さよなら虎馬、ハートブレイク
やさぐれ女子と鬼コーチ
都立翔青高校、体育館。
女子バスケットボールが行われているコートでは、ホイッスルと選手たちのシューズの音が床を鳴らしていた。
「フミ、」
4番のビブスを着た女子生徒がコートを駆け抜け、相手チームを牽制し、パスを繰り出す。
「サラ」
ジャンプして受け取られたボールは、そのまま相手の選手を抜け、
「ナツ!」
ゴール手前で待機していた選手がボールを受け取り、フェイントをかけパスを投げる。
「小津さんっ」
ばしん。
てん、てん、てん…ころり。
「「「「………」」」」
──────そのチームの5人目の選手・小津凛花の顔面にぶつかったボールが、てんてんとコートを跳ねたのち、
フロア内にいた全員の視線を買いながらころころと動きを止めたところで、
ピーッと甲高いホイッスルの音が鳴り響いた。
☁︎
(い、痛い)
体育の授業が終わり、先ほど盛大に打ち付けた顔に、体育館前の水道で濡らしたタオルを当てる。たかがバスケットボール、されどバスケットボール。激しい勢いで飛んできたボールは、無防備な人の顔にぶつかれば凶器にもなり得るわけで。

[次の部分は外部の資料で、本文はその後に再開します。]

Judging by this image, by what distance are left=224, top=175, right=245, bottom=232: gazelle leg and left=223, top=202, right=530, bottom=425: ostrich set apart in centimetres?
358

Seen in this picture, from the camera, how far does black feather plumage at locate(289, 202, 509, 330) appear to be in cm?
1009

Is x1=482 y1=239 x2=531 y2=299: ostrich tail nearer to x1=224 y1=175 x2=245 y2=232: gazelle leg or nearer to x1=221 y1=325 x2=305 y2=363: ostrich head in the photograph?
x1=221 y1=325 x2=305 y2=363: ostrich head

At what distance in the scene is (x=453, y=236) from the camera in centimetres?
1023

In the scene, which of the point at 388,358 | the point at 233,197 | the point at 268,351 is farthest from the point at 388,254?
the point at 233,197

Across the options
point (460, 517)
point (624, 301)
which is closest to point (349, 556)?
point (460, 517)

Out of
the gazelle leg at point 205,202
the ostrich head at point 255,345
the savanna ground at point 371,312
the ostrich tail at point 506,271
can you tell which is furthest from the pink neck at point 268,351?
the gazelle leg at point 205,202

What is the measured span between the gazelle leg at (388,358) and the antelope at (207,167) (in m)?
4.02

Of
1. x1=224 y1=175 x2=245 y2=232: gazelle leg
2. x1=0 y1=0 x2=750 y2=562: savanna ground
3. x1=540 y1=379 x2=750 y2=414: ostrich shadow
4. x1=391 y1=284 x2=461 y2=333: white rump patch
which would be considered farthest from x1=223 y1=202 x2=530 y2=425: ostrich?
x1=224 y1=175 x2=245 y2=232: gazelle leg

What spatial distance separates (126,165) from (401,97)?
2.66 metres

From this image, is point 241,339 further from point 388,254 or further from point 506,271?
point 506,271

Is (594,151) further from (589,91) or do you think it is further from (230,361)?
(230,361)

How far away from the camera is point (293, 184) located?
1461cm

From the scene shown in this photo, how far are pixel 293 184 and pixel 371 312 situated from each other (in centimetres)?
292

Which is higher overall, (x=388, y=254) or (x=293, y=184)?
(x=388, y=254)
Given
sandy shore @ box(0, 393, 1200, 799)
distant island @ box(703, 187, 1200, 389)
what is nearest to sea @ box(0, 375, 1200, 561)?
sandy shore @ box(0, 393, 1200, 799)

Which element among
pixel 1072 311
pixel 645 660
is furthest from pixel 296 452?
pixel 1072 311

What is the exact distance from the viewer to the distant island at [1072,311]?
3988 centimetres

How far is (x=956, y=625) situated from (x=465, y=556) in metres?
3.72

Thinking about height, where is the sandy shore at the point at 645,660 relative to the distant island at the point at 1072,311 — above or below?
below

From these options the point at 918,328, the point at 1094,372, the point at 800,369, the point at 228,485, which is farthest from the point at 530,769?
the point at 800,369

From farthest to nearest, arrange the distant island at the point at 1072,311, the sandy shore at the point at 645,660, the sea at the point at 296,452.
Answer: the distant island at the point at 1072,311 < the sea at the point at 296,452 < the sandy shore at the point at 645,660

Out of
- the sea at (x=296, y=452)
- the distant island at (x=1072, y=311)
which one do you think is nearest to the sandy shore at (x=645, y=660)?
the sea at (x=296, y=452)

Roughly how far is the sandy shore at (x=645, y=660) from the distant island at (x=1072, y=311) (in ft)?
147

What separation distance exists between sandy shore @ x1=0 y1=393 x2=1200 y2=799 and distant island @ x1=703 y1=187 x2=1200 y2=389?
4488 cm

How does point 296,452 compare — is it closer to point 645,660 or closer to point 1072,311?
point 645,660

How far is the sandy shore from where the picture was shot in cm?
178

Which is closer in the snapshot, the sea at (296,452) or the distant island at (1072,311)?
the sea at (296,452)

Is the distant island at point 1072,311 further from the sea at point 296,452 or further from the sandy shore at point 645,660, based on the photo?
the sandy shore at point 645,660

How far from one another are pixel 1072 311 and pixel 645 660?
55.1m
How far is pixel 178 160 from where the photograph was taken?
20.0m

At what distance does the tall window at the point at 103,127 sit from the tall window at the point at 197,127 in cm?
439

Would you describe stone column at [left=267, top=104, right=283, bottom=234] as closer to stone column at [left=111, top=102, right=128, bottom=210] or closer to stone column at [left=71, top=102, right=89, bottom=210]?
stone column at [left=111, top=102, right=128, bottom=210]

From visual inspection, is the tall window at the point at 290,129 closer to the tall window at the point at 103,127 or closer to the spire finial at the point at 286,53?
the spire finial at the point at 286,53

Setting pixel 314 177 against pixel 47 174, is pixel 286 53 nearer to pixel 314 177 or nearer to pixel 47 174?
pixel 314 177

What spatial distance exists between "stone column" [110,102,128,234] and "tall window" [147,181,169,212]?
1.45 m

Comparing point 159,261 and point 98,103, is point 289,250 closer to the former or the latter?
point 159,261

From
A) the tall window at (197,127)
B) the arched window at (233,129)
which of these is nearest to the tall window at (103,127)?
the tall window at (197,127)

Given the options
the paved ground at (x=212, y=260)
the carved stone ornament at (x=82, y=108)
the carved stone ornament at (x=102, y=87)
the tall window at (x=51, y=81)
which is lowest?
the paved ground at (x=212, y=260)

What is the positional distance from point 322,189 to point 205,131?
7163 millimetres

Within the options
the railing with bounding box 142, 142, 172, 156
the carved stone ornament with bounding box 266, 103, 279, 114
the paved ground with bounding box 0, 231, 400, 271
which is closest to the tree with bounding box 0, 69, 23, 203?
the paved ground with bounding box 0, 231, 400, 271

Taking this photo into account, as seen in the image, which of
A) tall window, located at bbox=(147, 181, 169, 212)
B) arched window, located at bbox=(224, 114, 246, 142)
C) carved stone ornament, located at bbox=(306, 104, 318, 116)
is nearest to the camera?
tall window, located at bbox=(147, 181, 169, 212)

実際ノーガードの私の顔に当たったボールは、鼻から赤い血を噴射させた。
額はまだヒリヒリと痛むけれど、鼻に差し込んでいたティッシュにもう赤は滲んでいない。
「…止まってる」
「なっちんおっつ~」
「!」
ふと顔を上げると、体育館出入り口から球技大会で同じチームになった女子4人組が歩いてきていた。

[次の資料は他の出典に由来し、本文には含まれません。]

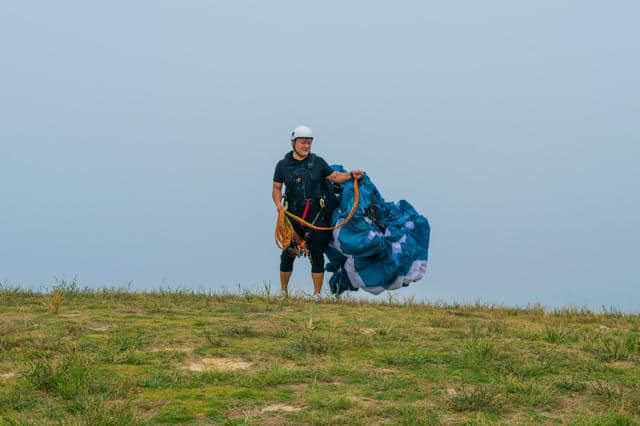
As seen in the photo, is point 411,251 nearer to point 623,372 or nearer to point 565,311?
point 565,311

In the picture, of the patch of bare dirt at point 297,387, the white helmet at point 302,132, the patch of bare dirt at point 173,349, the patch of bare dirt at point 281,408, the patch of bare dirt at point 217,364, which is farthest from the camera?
the white helmet at point 302,132

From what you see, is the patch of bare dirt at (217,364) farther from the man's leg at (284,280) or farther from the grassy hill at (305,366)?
the man's leg at (284,280)

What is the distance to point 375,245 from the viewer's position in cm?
1326

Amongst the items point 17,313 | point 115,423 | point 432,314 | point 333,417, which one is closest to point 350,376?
point 333,417

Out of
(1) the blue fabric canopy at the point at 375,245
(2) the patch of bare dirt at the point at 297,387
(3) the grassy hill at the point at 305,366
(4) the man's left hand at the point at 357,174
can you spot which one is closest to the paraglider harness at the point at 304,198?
(1) the blue fabric canopy at the point at 375,245

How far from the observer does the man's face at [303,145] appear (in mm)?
13375

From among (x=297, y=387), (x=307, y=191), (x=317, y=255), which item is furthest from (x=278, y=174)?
(x=297, y=387)

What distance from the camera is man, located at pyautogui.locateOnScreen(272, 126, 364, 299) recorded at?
44.1ft

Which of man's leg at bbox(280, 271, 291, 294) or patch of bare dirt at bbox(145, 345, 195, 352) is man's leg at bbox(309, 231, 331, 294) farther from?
patch of bare dirt at bbox(145, 345, 195, 352)

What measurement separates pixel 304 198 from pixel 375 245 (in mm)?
1400

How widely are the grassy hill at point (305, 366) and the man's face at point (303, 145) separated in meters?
2.92

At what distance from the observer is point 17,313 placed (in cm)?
1073

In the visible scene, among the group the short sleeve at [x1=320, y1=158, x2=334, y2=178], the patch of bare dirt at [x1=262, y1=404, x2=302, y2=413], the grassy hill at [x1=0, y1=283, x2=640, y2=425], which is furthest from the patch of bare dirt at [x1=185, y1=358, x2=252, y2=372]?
the short sleeve at [x1=320, y1=158, x2=334, y2=178]

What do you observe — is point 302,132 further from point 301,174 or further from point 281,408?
point 281,408
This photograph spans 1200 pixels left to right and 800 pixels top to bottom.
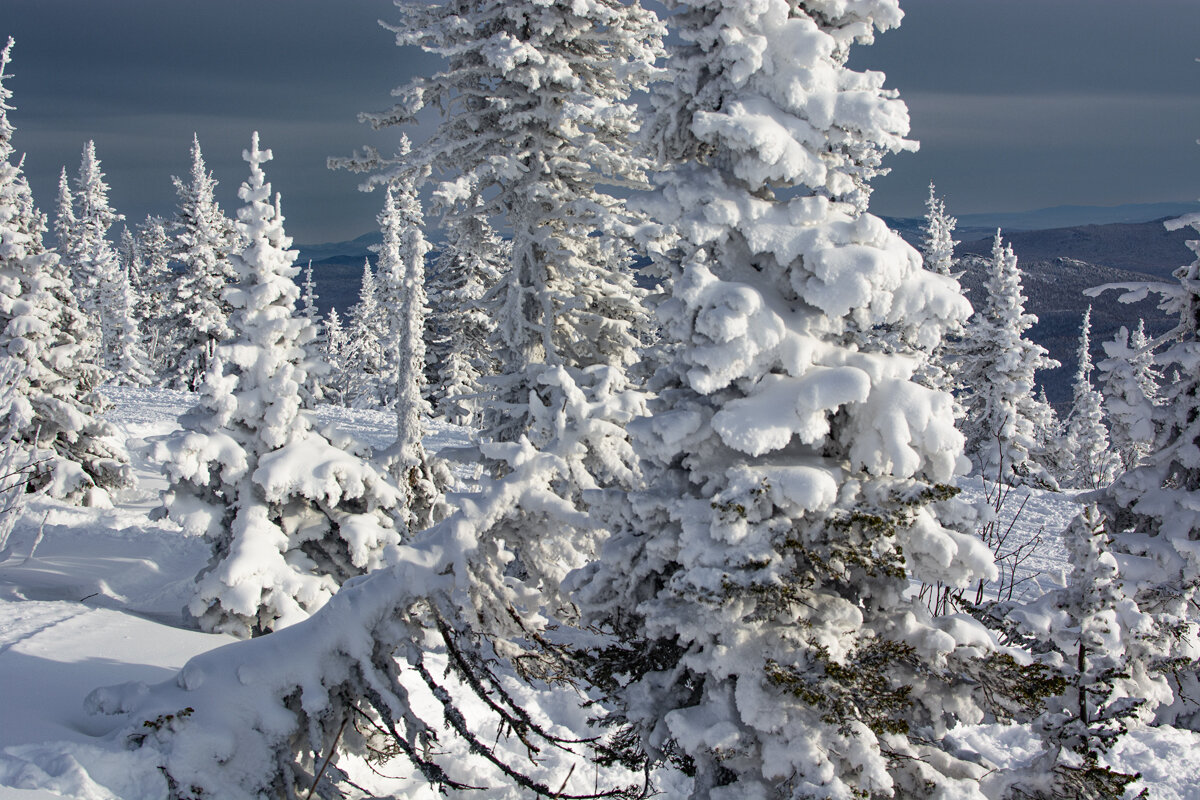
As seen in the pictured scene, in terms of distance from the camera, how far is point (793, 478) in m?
4.96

聞くところによると、彼女たちは球技大会の種目決めのとき、いの1番に女子バスケットボールに立候補していたらしい。チームでもキャプテンを務めるリサを筆頭に、皆実力派揃いの女子バスケットボール部所属だという。
「さっきの試合ヤバかったね、勝てるのあれ」
「てかなっちんのパスが悪い。小津さん全然反応出来てなかったじゃん」
「痛そうだった~、初心者なんだから手加減しなきゃだよナツ」
(…ぁ、)
さっきの試合、私のせいで負けちゃったんだ。ちゃんと謝っておかないと。